## ÉNONCÉ A
Répondez brièvement aux questions suivantes d'après le témoignage sur le Sénégal :
(i) Selon le témoignage, de quel lieu partaient les bateaux ?
(ii) À quelle distance de Saint-Louis se trouvait le village des grands-parents ?
(iii) Pour quelle guerre le petit frère du père était-il parti ?
## ÉNONCÉ B
Rédigez la suite du témoignage sur le Sénégal à partir de l'endroit où il s'arrête.

## EXTRAIT DU TÉMOIGNAGE
___

H. : Je suis originaire du Sénégal. Mon pays a surtout été marqué parce que les esclaves pris dans toute l'Afrique partaient du Sénégal. Une grande partie est allée en Martinique, Louisiane, pour travailler là-bas. Peu en Amérique du Sud.
C'était sur toutes les côtes que se passaient les ventes aux enchères. A Goré, lieu de départ des bateaux, ils ont créé des associations sur ce sujet.
Dans un reportage passé à la télé en septembre, on voit des gens qui sont revenus dans leur pays, des antillais, des américains, des allemands...
Ils sont venus voir la ville de Goré. Le roi les a accueillis avec beaucoup d'hospitalité.
Il y a aussi des personnes de retour des pays voisins, en quête de leurs origines.
On se reconnaît, entre africains, chaque région a des traits de visage différents, entre l'est, l'ouest, et les cultures ne sont pas les mêmes. Mais il y a eu beaucoup de métissages à l'intérieur de l'Afrique, les traits se perdent.
Les noms attribués aux enfants peuvent être liés à leur date de naissance, par rapport au décès d'un ancêtre ("grand-père est revenu"), ou bien si un enfant de la fratrie est mort avant la naissance du nouveau-né, celui-ci s'appelle "celui qui est revenu". Le premier né peut avoir quatre ou cinq prénoms, pour nommer tous les ancêtres : en voyant ses prénoms, on sais qui il est.
As-tu eu des personnes de ta famille qui ont été mobilisées pour la guerre de 14 ?
H. : Non, il y a le petit frère de mon père, qui est rentré juste après le décès de mon père en 52.
Il était parti pour la guerre d'Indochine. Il a été blessé, mais il est encore vivant. Il avait été recruté au départ pour la guerre de 40. Il ne connaissait rien à la guerre.
Ils ont pris des cultivateurs chez eux, mes grands-parents habitaient un petit village, à 15 km de Saint-Louis.
Les français venaient voir les chefs du village; ceux-ci faisaient sortir tous les jeunes qui étaient bien-portants et en âge de partir. Le recrutement se passait comme ça. Les chefs essayaient de convaincre les familles de laisser partir tel ou tel fils. Leur autorité morale suffisait souvent.
Cliquer sur l'image pour l'agrandir. (Tiré de l'Illustration)

___

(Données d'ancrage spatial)
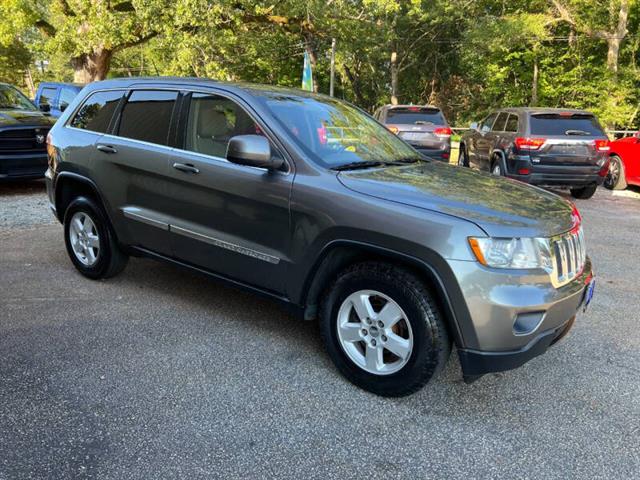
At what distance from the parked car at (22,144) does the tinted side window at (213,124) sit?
590 centimetres

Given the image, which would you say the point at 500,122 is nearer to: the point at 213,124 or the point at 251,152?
the point at 213,124

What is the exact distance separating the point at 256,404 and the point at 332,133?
6.26 feet

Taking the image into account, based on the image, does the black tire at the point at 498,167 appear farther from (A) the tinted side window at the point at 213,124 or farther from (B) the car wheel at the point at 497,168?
(A) the tinted side window at the point at 213,124

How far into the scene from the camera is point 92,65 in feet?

___

## RÉPONSE RÉDIGÉE A
(i) De Goré.
(ii) À 15 km.
(iii) Pour la guerre d'Indochine.

## RÉPONSE RÉDIGÉE B
C'était des villages où il y avait 5 ou 6 familles, mais très nombreuses, avec le regroupement de tous les fils, de leurs épouses, etc. ou les filles avec leurs époux : elles changeaient de maison mais restaient dans le village. On ne sortait pas du village. Il fallait éviter surtout que le nom de ce village disparaisse. Chaque village contenait une famille, avec un seul nom.
Il y avait des villages de guerriers, par exemple, il ne fallait pas que ce village se mélange avec une autre caste, ou un autre niveau de vie.
Je suis du village où est né Lat Dior Ngoné Latyr Diop (1842-1886), une des grandes figures de la résistance à la pénétration coloniale française.... Il y avait deux grand guerriers sénégalais qui faisaient face aux français, Lat Dior et Alboury Ndiaye. Si quelqu'un rentrait de force dans un pays, en déclarant la guerre, il n'en sortait pas vivant. Il y a une statue de Lat Dior à Dakar, monté sur son cheval Malaw.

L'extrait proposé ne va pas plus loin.